Short Research Communication

Nano-mechanical Compliance of Müller Cells Investigated by Atomic Force Microscopy

Soyeun Park1 Corresponding address, Yong J. Lee2

1. Department of Physics, Texas Tech University, Box 41051, Lubbock, TX 79409, USA.
2. School of Mechanical Engineering, Kyungpook National University, Daegu, South Korea.

This is an open access article distributed under the terms of the Creative Commons Attribution (CC BY-NC) License. See http://ivyspring.com/terms for full terms and conditions.
How to cite this article:
Park S, Lee YJ. Nano-mechanical Compliance of Müller Cells Investigated by Atomic Force Microscopy. Int J Biol Sci 2013; 9(7):702-706. doi:10.7150/ijbs.6473. Available from http://www.ijbs.com/v09p0702.htm

Abstract

It has been known that a single Müller cell displays a large variation in the cytoskeletal compositions along its cell body, suggesting different mechanical properties in different segments. Müller cells are thought to be involved in many retinal diseases such as retinoschisis, which can be facilitated by a mechanical stress. Thus, mapping of mechanical properties on localized nano-domains of Müller cells could provide essential information for understanding their structural functions in the retina and roles in their pathological progresses. Using Atomic Force Microscopy (AFM) - based bio-nano-mechanics, we have investigated the local variations of the mechanical properties of Müller cells in vitro. We have a particular interest in identifying elastic moduli in regions closer to three distinctive segments of the cells - process, endfoot, and soma. Using the modified spherical AFM probes, we were able to accurately determine mechanical properties, i.e., elastic moduli from the obtained force-distance curves. We found that the regions closer to soma were mechanically more compliant than regions closer to endfoot and process of Müller cells. We found that this lateral heterogeneity of the mechanical compliance within a single Müller cell is consistent with reports from other cell types. The local variation in mechanical compliances along a single Müller cell may support their diverse mechanical functions in the retina such as a soft mechanical embedding, mechanosensing, and neurotrophic functions for neurons.

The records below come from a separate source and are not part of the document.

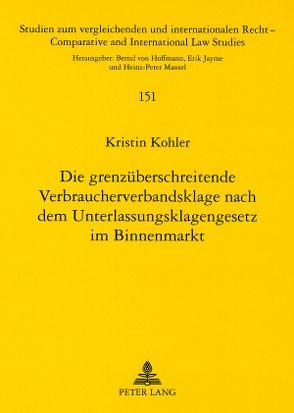 Die grenzüberschreitende Verbraucherverbandsklage nach dem Unterlassungsklagengesetz im Binnenmarkt von Köhler,  Kristin
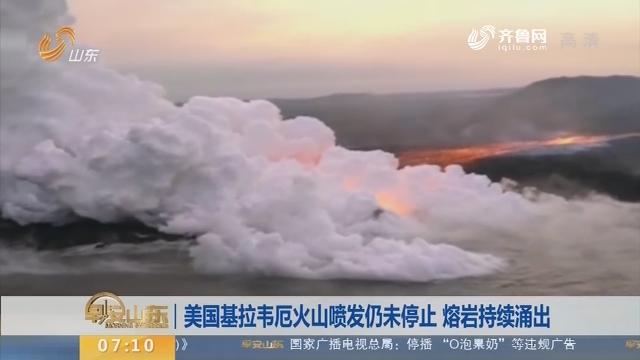 【昨夜今晨】美国基拉韦厄火山喷发仍未停止 熔岩持续涌出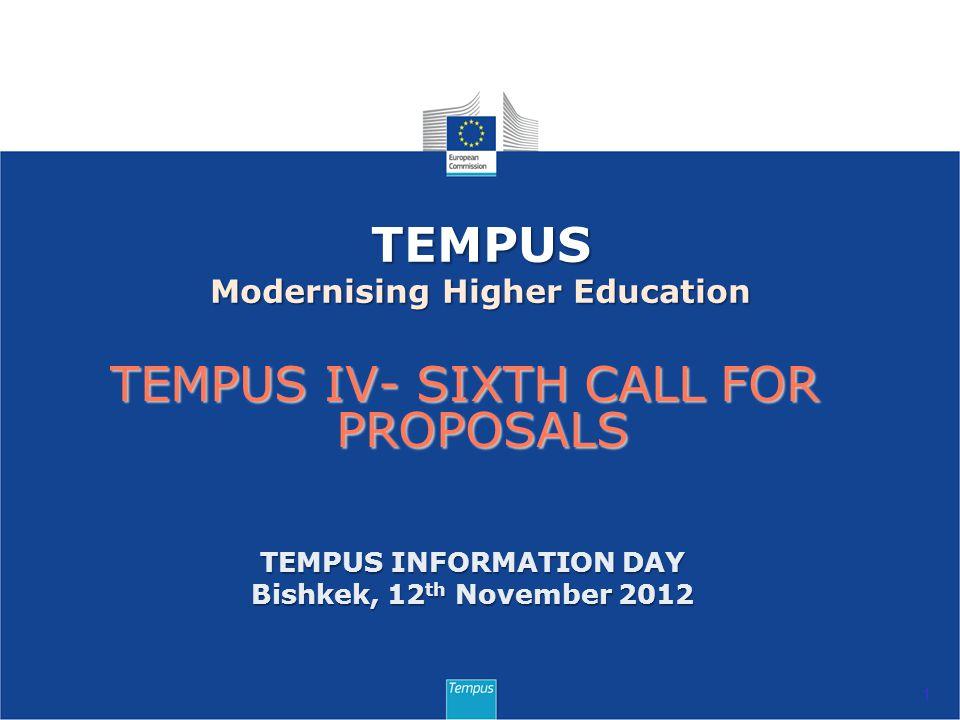 TEMPUS IV- SIXTH CALL FOR PROPOSALS 1 TEMPUS Modernising Higher Education TEMPUS INFORMATION DAY Bishkek, 12 th November 2012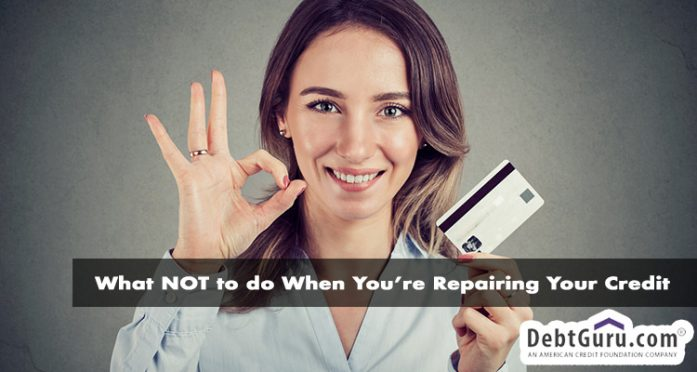 What NOT to do When You're Repairing Your Credit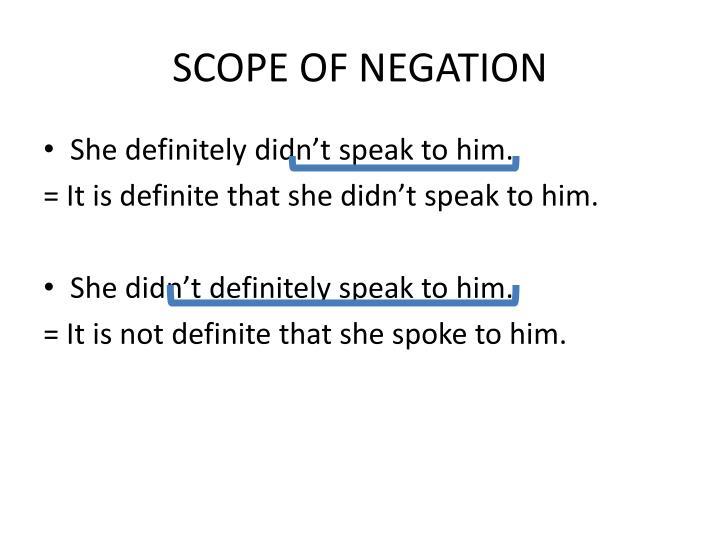 SCOPE OF NEGATION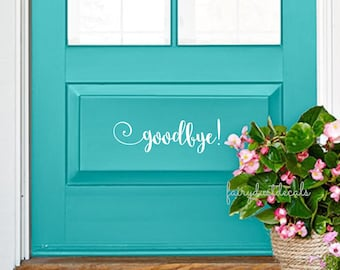 Goodbye Decal Front Door Greeting Wall Decal Vinyl Lettering Porch Door Decal Vinyl Goodbye Sticker Exit Door Script Style Vinyl Lettering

Keywords: Atomic force microscopy, glial cells, nano-indentation, Young's modulus, mechanical compliance.

Introduction

The retina is made of several cellular layers, composed of several types of neurons and glial cells. Glia, the non-neuronal cell types in the central nervous system, are considered to provide neurons with the supportive function, with the mechanical buffering from trauma, or with the soft embedding for the neurite growth (1). Müller cells are radial glial cells spanning the entire retinal thickness (2). They have an extended funnel shape, and are oriented along the direction of the light propagation. Along a single Müller cell, the cytoskeletal composition is known to largely vary, suggesting different mechanical properties in different segments (3-5). Müller cells are thought to be involved in many retinal diseases such as retinoschisis, which can be facilitated by a mechanical stress (6, 7). Nevertheless, the current research on Müller cells has been vastly focused on their electrophysiological and biochemical properties (8-10). Only a few studies have reported their mechanical properties (11, 12).

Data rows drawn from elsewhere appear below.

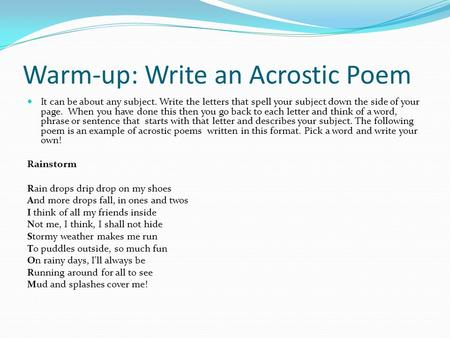 Warm-up: Write an Acrostic Poem It can be about any subject. Write the letters that spell your subject down the side of your page. When you have done this.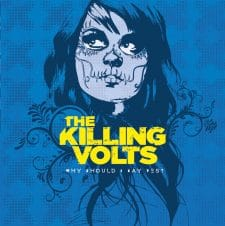RockmusicRaider Newsflash - The Killing Volts - Why Should I Say Yes - Album Cover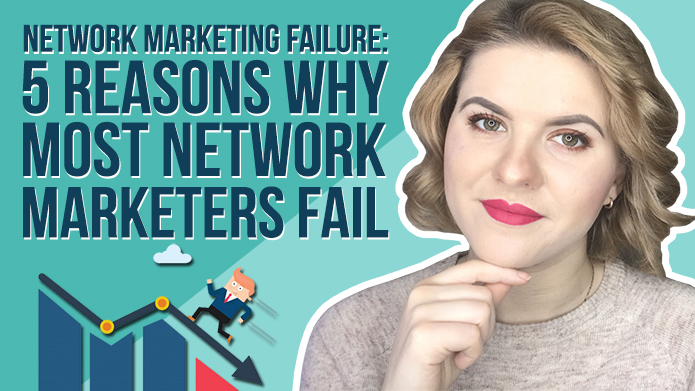 Network Marketing Failure: 5 Reasons Why Most Network Marketers Fail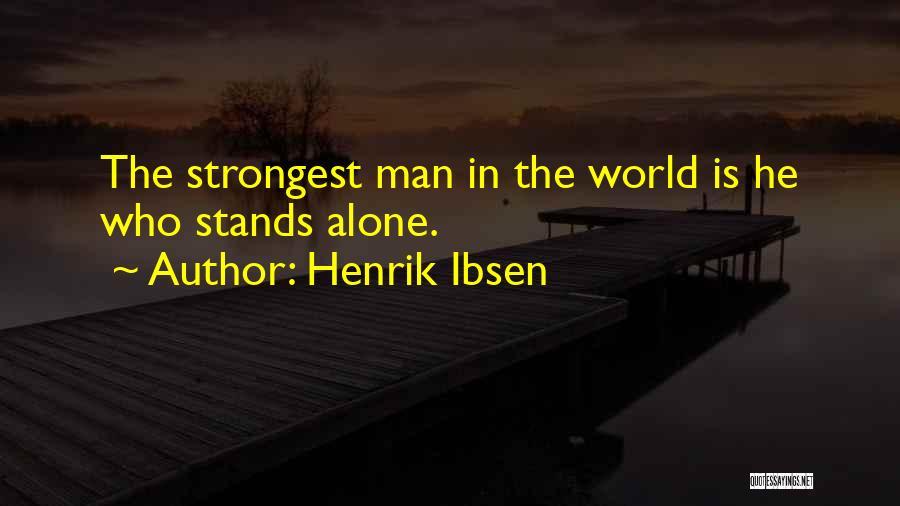 Henrik Ibsen Quotes 2027518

Over the last decade, there has been an enormous progress in cellular bio-mechanical research (13-15). Many techniques such as optical tweezers, micropipette aspiration, and magnetic twisting cytometry were developed to quantitatively assess mechanical properties of a single cell. Among these techniques, atomic force microscopy (AFM) - based biomechanics gained a special attention. Unlike global measurement techniques, the AFM as a nano-indenter is capable of measuring mechanical properties from localized nano-domains within a single cell with a nano-meter lateral resolution in liquid environment (16). Although the conventional nano-indentation with AFM suffers from a high stress produced by a sharp AFM tip, we have achieved a remedy for this issue by using a modified spherical tip with a controlled non-destructive stress (100 Pa - 10 kPa) (17).

In this paper, in order to elevate the understanding of physiological and mechanical function of Müller cells, we investigate the local variation of mechanical properties, i.e., elastic moduli of Müller cells using AFM biomechanics. The AFM nano-indentation experiments were performed for the endfeet, soma, and processes of Müller cells as shown in Fig. 1. The standard Hertz model was applied to calculate the elastic moduli from the force-distance (f-d) curves obtained from nano-indentation experiments (18).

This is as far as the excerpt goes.